## SET TASK
The records below are to be quoted in full; please keep every word exact.

Rows from a spatial reasoning dataset:
-- START --
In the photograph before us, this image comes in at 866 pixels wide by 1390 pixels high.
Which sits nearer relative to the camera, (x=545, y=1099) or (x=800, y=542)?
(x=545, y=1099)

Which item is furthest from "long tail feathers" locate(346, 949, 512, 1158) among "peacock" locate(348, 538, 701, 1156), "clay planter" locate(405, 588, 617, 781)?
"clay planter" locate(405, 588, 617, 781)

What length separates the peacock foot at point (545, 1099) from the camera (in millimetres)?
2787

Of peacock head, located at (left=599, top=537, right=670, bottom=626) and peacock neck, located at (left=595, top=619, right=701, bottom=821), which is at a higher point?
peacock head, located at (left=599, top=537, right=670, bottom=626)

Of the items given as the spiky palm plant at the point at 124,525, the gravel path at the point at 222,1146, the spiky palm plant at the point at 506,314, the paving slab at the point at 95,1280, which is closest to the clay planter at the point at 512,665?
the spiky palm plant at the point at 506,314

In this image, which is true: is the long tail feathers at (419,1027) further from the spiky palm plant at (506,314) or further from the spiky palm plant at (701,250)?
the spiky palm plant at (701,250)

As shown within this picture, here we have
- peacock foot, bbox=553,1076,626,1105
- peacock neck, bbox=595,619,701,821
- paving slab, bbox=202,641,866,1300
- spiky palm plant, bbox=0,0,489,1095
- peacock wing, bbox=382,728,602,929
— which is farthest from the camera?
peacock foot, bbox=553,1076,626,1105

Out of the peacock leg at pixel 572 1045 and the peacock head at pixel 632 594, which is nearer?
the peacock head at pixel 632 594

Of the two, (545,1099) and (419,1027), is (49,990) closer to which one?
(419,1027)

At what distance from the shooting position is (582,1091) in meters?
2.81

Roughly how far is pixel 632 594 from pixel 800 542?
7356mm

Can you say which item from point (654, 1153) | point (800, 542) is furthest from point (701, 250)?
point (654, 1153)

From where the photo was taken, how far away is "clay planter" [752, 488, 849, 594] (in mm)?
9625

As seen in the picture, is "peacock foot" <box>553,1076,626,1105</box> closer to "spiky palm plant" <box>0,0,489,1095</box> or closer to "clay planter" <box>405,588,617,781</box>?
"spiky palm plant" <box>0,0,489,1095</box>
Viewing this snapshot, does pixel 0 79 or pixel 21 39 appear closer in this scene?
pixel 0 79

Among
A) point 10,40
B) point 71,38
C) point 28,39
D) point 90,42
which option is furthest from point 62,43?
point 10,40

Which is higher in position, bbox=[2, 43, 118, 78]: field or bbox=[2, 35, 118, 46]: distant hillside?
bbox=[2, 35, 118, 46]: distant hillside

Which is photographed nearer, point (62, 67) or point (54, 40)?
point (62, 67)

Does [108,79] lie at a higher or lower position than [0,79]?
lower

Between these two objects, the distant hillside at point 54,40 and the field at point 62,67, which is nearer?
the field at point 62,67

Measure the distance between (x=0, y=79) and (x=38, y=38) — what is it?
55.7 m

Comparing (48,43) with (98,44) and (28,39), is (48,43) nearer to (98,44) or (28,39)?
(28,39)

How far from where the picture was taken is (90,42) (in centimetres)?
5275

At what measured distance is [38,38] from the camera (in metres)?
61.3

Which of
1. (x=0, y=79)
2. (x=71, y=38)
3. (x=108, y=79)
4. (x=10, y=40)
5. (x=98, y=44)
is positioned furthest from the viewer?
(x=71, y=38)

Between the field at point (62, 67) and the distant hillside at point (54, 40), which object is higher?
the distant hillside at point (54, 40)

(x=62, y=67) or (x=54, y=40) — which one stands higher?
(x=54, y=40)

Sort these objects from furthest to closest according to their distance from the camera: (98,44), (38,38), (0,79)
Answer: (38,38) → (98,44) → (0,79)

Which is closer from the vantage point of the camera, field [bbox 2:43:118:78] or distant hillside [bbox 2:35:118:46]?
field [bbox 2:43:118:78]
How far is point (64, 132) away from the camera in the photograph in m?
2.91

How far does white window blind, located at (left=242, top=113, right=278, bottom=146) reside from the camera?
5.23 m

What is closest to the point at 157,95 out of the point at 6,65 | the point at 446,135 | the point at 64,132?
-- END --
## RESULT FOR THIS TASK
In the photograph before us, this image comes in at 866 pixels wide by 1390 pixels high.
Which sits nearer relative to the camera, (x=545, y=1099) or (x=800, y=542)?
(x=545, y=1099)

Which item is furthest from "long tail feathers" locate(346, 949, 512, 1158) among "peacock" locate(348, 538, 701, 1156), "clay planter" locate(405, 588, 617, 781)?
"clay planter" locate(405, 588, 617, 781)

What length separates the peacock foot at point (545, 1099) from the camera (in millimetres)?
2787

Of peacock head, located at (left=599, top=537, right=670, bottom=626) and peacock neck, located at (left=595, top=619, right=701, bottom=821), which is at a higher point?
peacock head, located at (left=599, top=537, right=670, bottom=626)

Of the items given as the spiky palm plant at the point at 124,525, the gravel path at the point at 222,1146, the spiky palm plant at the point at 506,314, the paving slab at the point at 95,1280, which is closest to the clay planter at the point at 512,665?
the spiky palm plant at the point at 506,314

In this image, which is true: is the long tail feathers at (419,1027) further from the spiky palm plant at (506,314) or further from the spiky palm plant at (701,250)?
the spiky palm plant at (701,250)

As shown within this picture, here we have
- peacock foot, bbox=553,1076,626,1105
- peacock neck, bbox=595,619,701,821
- paving slab, bbox=202,641,866,1300
- spiky palm plant, bbox=0,0,489,1095
- peacock wing, bbox=382,728,602,929
— which is farthest from the camera?
peacock foot, bbox=553,1076,626,1105

Out of the peacock leg at pixel 572 1045 and the peacock head at pixel 632 594, which is nearer?
the peacock head at pixel 632 594

Of the two, (545,1099) and (419,1027), is (49,990) closer to which one?
(419,1027)

At what distance from the shooting position is (582,1091) in meters?
2.81

Roughly how far is pixel 632 594 from pixel 800 542?
7356mm

Can you say which item from point (654, 1153) | point (800, 542) is furthest from point (701, 250)?
point (654, 1153)

From where the photo was taken, how far away is "clay planter" [752, 488, 849, 594] (in mm)?
9625

As seen in the picture, is "peacock foot" <box>553,1076,626,1105</box> closer to "spiky palm plant" <box>0,0,489,1095</box> or closer to "clay planter" <box>405,588,617,781</box>?
"spiky palm plant" <box>0,0,489,1095</box>
Viewing this snapshot, does pixel 0 79 or pixel 21 39 appear closer in this scene?
pixel 0 79

Among
A) point 10,40
B) point 71,38
C) point 28,39
D) point 90,42
which option is furthest from point 62,43?
point 10,40

Which is higher in position, bbox=[2, 43, 118, 78]: field or bbox=[2, 35, 118, 46]: distant hillside?
bbox=[2, 35, 118, 46]: distant hillside

Which is photographed nearer, point (62, 67) or point (54, 40)?
point (62, 67)

Does [108,79] lie at a higher or lower position than [0,79]?
lower

Between these two objects, the distant hillside at point 54,40 and the field at point 62,67, which is nearer?
the field at point 62,67

Measure the distance between (x=0, y=79) and (x=38, y=38) — what is it?
55.7 m

Comparing (48,43) with (98,44) and (28,39), is (48,43) nearer to (98,44) or (28,39)?
(28,39)

How far from where the picture was taken is (90,42) (in centimetres)?
5275

At what measured distance is [38,38] from the camera (in metres)?
61.3

Which of
1. (x=0, y=79)
2. (x=71, y=38)
3. (x=108, y=79)
4. (x=10, y=40)
5. (x=98, y=44)
is positioned furthest from the viewer?
(x=71, y=38)

Between the field at point (62, 67) and the distant hillside at point (54, 40), which object is higher?
the distant hillside at point (54, 40)

(x=62, y=67) or (x=54, y=40) — which one stands higher?
(x=54, y=40)

Sort these objects from furthest to closest according to their distance from the camera: (98,44), (38,38), (0,79)
Answer: (38,38) → (98,44) → (0,79)

Which is closer from the vantage point of the camera, field [bbox 2:43:118:78] or distant hillside [bbox 2:35:118:46]?
field [bbox 2:43:118:78]
How far is point (64, 132) away from the camera in the photograph in m?
2.91

How far does white window blind, located at (left=242, top=113, right=278, bottom=146) reside from the camera?
5.23 m

What is closest to the point at 157,95 out of the point at 6,65 | the point at 446,135 | the point at 64,132?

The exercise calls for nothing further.